Correcting the wrong path
In the story "God’s Gift," the middle-aged couple Nathan and Fira receive their long-awaited daughter, Rozochka. The spoiled girl embarks on a slippery path: she commits thefts, falls in with bad company, and ends up in prison. Nathan’s father dies of a heart attack after receiving a court summons.
After her second stint, Rozochka returns gravely ill. Pavel’s neighbor takes her to the village of Gribanovka, where Rozochka is baptized under the name Raisa. Church community and genuine compassion transform the heroine. Raisa marries a choir director, gives birth to two children, and becomes a strict but loving mother. Before her death, her mother, Fira, visits Nathan’s grave and tells of her daughter’s prosperous fate, concealing her conversion for the sake of her late husband’s peace.
The power of memories
The story of "Associations, or a Woman’s Life" is filled with the heroine’s reflections on the fleeting nature of time and the value of memory. Memories of her childhood in the countryside, the birth of her son, and the passing of loved ones seamlessly transition to a nineteenth-century story inspired by Elena Molokhovets’s cookbook.
A young, penniless woman marries a wealthy widower. Initially miserable in a cold house with a mentally ill sister-in-law, she finds salvation in housekeeping. The heroine transforms her life, gives birth to children, experiences a fleeting passion for a neighbor, the ruin of her husband, and the gradual loss of her beauty. The story ends with the fading of her world, a reminder of the fragility of human existence.
The Snow Queen’s Fatal Infatuation
The collection concludes with the story "Greta." Anya loved her aunt Greta, the youngest daughter of the famous Moscow German jeweler Grigory, more than anyone else in the family. The cold beauty cared for her ailing father, having inherited all his wealth in his will. Greta gave part of the money to her dispossessed relatives to buy a house, assuaging the grievance.
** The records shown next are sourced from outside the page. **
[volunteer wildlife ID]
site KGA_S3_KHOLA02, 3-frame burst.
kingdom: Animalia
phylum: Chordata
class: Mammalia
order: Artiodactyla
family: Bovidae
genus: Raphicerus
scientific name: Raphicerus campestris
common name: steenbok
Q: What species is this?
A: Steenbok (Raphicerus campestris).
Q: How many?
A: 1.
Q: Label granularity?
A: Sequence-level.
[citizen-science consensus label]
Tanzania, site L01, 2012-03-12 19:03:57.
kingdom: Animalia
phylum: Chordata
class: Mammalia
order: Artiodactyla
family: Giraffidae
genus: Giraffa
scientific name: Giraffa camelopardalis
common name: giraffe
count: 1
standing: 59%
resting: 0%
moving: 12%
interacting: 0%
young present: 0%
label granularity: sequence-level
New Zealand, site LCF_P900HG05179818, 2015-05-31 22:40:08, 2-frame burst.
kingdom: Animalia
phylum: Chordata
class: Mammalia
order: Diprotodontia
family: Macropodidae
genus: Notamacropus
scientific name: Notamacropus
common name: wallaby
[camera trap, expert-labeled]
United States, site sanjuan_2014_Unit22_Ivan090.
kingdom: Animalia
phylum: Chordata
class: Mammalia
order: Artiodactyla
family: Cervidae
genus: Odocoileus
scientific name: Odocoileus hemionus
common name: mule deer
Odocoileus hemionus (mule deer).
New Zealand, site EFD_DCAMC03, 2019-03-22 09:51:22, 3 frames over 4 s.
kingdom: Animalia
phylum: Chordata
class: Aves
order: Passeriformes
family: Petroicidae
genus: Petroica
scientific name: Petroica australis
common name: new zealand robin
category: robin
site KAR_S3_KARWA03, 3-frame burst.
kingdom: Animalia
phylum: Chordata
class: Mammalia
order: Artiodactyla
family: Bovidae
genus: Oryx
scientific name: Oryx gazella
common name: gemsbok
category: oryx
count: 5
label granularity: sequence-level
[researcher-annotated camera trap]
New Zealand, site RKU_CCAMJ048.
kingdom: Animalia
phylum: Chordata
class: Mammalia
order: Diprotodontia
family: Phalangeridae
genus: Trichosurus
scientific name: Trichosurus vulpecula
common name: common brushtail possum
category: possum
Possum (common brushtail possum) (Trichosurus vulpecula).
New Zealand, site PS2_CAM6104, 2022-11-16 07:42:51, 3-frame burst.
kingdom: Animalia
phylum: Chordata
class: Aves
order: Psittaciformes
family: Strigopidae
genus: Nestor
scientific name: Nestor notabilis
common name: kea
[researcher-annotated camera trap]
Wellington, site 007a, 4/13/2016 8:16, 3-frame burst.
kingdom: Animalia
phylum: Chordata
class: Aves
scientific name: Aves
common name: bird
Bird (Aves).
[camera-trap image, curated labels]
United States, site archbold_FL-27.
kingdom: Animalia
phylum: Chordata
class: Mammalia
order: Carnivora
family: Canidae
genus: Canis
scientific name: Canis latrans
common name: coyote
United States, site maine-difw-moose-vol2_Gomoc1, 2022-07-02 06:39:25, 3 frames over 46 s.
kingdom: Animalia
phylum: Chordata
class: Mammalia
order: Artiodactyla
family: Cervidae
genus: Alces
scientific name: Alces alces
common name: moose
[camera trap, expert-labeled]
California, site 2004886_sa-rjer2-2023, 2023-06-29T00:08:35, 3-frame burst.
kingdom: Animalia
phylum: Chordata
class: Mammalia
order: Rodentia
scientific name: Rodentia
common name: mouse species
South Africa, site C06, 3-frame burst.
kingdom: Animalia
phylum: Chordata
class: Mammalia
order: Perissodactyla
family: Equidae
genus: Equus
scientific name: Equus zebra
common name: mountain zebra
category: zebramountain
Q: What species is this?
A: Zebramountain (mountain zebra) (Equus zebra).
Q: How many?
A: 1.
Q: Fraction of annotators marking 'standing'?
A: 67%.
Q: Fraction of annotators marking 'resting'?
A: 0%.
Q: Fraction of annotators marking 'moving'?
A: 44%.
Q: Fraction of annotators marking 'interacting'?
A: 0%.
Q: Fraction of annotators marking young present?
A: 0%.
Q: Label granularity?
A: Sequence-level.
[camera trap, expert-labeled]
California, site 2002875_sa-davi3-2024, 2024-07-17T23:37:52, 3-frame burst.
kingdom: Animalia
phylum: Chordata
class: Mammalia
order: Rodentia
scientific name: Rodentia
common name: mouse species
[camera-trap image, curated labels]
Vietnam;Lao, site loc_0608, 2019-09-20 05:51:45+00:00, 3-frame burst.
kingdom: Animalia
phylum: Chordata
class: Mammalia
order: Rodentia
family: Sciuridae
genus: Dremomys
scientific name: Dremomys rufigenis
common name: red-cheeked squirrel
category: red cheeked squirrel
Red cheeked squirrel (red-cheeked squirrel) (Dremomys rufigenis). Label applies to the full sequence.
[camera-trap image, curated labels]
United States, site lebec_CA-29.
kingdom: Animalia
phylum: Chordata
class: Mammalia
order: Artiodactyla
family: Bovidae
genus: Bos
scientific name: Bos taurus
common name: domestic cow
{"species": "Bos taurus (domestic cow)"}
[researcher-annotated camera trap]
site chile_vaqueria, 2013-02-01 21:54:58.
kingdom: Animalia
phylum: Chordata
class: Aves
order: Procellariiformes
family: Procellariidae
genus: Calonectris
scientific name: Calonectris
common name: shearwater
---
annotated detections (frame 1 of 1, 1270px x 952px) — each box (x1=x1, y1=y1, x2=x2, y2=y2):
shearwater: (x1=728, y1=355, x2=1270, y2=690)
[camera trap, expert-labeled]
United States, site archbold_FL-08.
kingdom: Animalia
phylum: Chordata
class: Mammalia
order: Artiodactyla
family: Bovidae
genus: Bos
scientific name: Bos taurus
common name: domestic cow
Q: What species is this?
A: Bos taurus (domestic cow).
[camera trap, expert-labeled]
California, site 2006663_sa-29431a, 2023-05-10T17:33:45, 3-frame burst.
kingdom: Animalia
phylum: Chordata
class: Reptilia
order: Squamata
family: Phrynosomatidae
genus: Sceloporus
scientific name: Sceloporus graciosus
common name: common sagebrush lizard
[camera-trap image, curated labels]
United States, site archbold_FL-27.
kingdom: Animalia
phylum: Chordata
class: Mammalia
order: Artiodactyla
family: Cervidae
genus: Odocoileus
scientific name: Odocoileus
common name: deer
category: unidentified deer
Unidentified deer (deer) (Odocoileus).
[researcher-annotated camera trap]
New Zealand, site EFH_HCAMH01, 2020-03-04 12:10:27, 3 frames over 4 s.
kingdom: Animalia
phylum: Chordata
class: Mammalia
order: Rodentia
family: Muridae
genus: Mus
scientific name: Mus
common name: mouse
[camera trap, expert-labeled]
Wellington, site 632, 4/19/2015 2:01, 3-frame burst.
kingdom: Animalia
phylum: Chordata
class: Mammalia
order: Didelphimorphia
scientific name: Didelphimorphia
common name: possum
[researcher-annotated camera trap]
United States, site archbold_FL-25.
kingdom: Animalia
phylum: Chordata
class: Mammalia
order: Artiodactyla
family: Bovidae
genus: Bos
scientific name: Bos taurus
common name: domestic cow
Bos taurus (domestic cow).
A grown-up Anya becomes a doctor. She falls in love with a Korean man, Kim, who is being treated in her department. He is homeless. Wanting to help her beloved, Anya secretly takes Kim to Greta’s dacha in Malakhovka. Due to her father’s sudden illness, Anya misses her beloved for a month. Finally, she reaches the dacha. There, Anya finds Kim and Greta joyfully dousing themselves with water from a hose. Realizing that a romance has begun between them, Anya leaves. Instead of pain, she feels sudden relief and freedom.